═════ Study text ═════
Anticancer sulfonamides produce aberrant splicing by inducing degradation of the splicing factor RBM39.

  • Major finding: Anticancer sulfonamides produce aberrant splicing by inducing degradation of the splicing factor RBM39.

  • Mechanism: The sulfonamides promote proteasomal degradation of RBM39 via recruitment to the CUL4–DCAF15 E3 ligase.

  • Impact: Therapeutic targeting of CUL4–DCAF15 may promote selective protein degradation in cancer.

The aryl sulfonamide drugs E7820, indisulam, and chloroquinoxaline sulfonamide are toxic to a subset of cancer cell lines and achieve clinical responses in a small subset of patients with advanced solid tumors. However, their mechanisms of action are unknown. Using proteomic profiling, Uehara and colleagues found that aryl sulfonamide drugs promoted proteasomal degradation of the U2AF-related splicing factor RBM39 (also known as CAPERα) in human colorectal carcinoma and myelogenous leukemia cell lines. Mechanistically, treatment with aryl sulfonamide drugs resulted in recruitment of RBM39 to the CUL4–DCAF15 E3 ubiquitin ligase, where it was polyubiquitinated and targeted for proteasomal degradation. CRISPR/Cas9-mediated depletion of DCAF15 or mutations in RBM39 that disrupted RBM39 recruitment to CUL4–DCAF15 enhanced the stability of RBM39 and conferred resistance to aryl sulfonamides, indicating that RBM39 is essential for the antitumor effects of these drugs. Further, RBM39 depletion resulted in alternative splicing of VEGFA as well as changes in expression of a number of target mRNAs, suggesting that aryl sulfonamide–mediated RBM39 degradation may promote aberrant pre-mRNA splicing. Collectively, these findings reveal a mechanism by which aryl sulfonamide drugs exert anticancer effects via targeting of RBM39, which is otherwise considered to be undruggable, and suggest that chemical intervention in protein homeostasis or small molecule–induced selective protein degradation may be therapeutic strategies to treat patients with cancer.
═════
Task statement: In the summary on anticancer sulfonamides, which E3 ligase are the drugs said to recruit RBM39 to?
═════ Data for review ═════
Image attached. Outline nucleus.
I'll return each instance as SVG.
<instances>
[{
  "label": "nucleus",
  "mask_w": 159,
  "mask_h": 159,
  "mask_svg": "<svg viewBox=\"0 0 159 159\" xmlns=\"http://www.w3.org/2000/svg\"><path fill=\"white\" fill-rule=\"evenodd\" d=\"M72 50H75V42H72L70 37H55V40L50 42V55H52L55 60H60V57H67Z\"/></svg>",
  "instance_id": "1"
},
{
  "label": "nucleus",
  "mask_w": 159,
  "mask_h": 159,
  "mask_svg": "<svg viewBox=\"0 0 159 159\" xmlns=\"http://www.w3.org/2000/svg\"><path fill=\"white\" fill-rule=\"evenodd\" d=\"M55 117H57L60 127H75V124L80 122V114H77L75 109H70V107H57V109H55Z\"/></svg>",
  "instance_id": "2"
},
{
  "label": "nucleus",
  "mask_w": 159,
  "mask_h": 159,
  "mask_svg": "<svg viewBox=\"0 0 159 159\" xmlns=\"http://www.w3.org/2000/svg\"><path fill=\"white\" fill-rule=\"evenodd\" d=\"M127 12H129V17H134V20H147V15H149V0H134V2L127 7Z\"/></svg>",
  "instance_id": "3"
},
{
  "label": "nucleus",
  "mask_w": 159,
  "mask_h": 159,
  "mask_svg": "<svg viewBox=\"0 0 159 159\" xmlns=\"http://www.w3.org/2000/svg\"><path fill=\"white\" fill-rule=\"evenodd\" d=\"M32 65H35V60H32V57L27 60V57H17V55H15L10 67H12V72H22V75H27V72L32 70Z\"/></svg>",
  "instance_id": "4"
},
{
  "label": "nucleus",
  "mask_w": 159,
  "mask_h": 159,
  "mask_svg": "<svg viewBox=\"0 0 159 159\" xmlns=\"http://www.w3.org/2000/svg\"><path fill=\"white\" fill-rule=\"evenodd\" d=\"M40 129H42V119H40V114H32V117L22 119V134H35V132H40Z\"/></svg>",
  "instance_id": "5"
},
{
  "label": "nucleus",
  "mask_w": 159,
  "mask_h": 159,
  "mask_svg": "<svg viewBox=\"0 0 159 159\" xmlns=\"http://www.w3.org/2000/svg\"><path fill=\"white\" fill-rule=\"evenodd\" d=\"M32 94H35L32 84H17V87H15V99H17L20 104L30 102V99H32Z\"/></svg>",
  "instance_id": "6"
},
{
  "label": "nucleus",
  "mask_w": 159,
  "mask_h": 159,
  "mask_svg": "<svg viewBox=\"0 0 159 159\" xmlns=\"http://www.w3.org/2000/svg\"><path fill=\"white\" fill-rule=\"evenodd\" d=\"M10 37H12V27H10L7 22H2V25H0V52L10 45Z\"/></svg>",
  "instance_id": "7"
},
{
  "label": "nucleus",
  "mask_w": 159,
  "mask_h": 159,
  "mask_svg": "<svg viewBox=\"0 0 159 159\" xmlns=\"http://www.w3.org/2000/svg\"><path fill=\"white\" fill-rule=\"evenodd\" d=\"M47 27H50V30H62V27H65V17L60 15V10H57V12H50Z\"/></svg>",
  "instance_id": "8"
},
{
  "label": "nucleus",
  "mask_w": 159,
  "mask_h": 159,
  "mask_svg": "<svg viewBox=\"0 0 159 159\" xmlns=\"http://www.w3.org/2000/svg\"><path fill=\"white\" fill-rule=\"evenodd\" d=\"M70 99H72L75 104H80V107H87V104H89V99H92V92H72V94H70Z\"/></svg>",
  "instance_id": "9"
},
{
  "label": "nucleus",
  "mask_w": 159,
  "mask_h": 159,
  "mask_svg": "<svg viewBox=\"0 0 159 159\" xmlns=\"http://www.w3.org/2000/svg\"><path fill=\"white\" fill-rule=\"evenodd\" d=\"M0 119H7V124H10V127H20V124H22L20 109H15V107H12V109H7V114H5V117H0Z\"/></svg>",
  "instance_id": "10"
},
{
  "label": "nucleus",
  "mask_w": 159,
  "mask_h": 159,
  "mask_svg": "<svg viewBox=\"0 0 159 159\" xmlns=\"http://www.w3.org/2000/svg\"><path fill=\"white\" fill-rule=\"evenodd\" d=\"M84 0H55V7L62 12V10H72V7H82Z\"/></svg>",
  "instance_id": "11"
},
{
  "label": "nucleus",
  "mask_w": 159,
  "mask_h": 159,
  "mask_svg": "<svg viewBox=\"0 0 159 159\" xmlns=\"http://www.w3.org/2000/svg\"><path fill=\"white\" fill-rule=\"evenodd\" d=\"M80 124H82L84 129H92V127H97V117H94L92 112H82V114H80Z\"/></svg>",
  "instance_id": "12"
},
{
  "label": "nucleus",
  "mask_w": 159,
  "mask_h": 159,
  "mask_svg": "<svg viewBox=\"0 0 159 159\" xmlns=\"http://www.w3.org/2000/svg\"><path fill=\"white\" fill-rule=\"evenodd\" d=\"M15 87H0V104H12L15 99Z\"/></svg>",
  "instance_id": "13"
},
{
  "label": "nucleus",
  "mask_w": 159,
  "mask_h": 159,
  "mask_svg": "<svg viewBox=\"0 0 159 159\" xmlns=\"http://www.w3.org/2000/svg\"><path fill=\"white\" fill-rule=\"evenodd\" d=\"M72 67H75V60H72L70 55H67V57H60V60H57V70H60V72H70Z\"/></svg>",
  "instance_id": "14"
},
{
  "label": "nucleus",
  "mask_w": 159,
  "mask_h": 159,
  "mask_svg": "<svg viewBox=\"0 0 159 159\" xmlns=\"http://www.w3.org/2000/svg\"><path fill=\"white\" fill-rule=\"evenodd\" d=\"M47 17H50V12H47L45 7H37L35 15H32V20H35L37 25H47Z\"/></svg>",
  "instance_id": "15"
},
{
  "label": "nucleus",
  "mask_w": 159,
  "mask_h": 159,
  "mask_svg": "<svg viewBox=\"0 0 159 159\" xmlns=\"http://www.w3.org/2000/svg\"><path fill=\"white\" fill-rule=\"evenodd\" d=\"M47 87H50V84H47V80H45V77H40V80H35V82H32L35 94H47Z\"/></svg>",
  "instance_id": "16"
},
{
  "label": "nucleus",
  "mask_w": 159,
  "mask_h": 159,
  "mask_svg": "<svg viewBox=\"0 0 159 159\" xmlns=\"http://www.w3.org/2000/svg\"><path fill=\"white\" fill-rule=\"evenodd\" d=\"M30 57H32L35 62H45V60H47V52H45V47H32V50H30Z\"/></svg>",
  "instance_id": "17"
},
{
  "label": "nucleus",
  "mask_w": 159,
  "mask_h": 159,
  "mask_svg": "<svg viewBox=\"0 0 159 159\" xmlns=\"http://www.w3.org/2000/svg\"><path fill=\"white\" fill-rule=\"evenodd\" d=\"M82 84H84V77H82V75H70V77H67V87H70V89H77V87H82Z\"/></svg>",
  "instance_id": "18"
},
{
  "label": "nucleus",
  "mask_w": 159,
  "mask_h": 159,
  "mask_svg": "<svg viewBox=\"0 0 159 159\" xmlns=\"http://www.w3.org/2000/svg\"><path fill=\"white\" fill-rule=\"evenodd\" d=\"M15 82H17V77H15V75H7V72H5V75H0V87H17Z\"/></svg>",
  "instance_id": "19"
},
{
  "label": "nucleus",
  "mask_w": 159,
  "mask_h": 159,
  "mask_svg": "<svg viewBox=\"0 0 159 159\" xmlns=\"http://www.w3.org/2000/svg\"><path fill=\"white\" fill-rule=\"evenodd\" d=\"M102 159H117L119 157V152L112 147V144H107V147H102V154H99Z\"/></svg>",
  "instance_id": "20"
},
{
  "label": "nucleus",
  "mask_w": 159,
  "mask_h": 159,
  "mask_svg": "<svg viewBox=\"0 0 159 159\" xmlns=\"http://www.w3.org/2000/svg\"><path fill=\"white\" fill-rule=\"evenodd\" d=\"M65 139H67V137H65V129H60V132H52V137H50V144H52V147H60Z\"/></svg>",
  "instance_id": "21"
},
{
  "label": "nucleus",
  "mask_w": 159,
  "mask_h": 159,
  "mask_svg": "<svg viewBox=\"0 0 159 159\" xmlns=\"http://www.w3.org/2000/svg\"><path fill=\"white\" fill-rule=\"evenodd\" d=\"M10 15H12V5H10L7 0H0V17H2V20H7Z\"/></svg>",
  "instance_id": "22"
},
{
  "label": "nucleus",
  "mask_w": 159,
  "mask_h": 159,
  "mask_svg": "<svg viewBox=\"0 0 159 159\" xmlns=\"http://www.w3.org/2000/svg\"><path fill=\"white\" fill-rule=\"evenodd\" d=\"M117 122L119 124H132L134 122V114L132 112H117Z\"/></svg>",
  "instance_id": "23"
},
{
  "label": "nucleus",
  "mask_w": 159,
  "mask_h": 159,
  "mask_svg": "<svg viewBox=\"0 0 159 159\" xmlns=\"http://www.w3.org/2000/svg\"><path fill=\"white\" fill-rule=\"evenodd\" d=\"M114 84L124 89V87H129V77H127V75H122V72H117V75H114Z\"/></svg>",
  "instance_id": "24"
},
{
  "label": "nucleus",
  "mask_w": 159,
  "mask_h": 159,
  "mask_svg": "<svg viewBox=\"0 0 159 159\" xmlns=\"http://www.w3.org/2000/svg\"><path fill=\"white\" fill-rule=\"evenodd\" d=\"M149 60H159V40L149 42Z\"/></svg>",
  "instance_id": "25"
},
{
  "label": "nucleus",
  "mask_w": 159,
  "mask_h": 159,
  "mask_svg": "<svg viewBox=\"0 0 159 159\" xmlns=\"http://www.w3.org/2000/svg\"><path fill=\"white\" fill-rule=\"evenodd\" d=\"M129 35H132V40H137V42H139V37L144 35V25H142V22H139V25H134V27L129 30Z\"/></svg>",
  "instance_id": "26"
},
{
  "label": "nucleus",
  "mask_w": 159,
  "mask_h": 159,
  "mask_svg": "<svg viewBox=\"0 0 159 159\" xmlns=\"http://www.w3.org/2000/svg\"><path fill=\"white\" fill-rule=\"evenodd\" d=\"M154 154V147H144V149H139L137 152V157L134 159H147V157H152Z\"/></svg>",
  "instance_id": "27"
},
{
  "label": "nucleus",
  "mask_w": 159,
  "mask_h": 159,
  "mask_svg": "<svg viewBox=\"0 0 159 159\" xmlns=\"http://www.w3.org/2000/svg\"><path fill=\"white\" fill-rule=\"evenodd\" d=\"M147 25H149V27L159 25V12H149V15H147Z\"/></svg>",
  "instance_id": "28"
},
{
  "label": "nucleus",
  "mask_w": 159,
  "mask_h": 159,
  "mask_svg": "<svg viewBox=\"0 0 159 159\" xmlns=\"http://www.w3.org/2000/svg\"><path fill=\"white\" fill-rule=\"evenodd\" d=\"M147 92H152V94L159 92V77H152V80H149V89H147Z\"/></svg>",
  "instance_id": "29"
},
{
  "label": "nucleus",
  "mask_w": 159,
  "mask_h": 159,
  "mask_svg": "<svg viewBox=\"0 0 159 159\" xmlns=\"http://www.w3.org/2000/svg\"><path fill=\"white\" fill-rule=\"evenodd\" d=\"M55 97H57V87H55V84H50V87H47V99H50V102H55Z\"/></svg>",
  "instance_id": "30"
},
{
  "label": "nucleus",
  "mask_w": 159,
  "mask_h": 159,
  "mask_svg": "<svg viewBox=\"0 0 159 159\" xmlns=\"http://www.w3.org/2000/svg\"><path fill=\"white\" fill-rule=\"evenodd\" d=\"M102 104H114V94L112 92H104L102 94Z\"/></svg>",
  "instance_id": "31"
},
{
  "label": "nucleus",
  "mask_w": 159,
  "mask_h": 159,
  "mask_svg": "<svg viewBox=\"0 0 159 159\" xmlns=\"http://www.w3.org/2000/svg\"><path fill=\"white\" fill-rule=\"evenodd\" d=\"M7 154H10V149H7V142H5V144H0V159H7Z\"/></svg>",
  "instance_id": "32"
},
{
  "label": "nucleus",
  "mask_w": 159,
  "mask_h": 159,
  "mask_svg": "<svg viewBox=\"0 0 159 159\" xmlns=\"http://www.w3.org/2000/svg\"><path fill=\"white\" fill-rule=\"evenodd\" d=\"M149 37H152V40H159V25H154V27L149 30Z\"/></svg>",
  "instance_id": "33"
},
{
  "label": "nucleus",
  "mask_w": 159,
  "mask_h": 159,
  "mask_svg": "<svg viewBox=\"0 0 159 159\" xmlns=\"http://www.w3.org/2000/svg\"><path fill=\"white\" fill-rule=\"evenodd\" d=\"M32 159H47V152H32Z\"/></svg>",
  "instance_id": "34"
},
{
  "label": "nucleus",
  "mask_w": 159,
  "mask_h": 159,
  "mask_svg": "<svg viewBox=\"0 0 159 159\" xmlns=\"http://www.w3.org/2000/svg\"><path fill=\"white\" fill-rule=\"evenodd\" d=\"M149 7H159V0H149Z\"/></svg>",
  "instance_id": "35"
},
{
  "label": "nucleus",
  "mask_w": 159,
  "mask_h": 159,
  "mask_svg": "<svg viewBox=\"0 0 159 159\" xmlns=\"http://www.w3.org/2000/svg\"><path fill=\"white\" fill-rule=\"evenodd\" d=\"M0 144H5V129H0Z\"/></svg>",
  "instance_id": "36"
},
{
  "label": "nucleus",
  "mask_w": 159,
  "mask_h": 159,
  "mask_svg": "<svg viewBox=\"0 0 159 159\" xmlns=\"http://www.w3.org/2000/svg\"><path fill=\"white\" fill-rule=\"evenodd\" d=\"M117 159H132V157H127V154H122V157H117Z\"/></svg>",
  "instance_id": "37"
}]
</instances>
═════
Exercise answer: The CUL4–DCAF15 E3 ubiquitin ligase.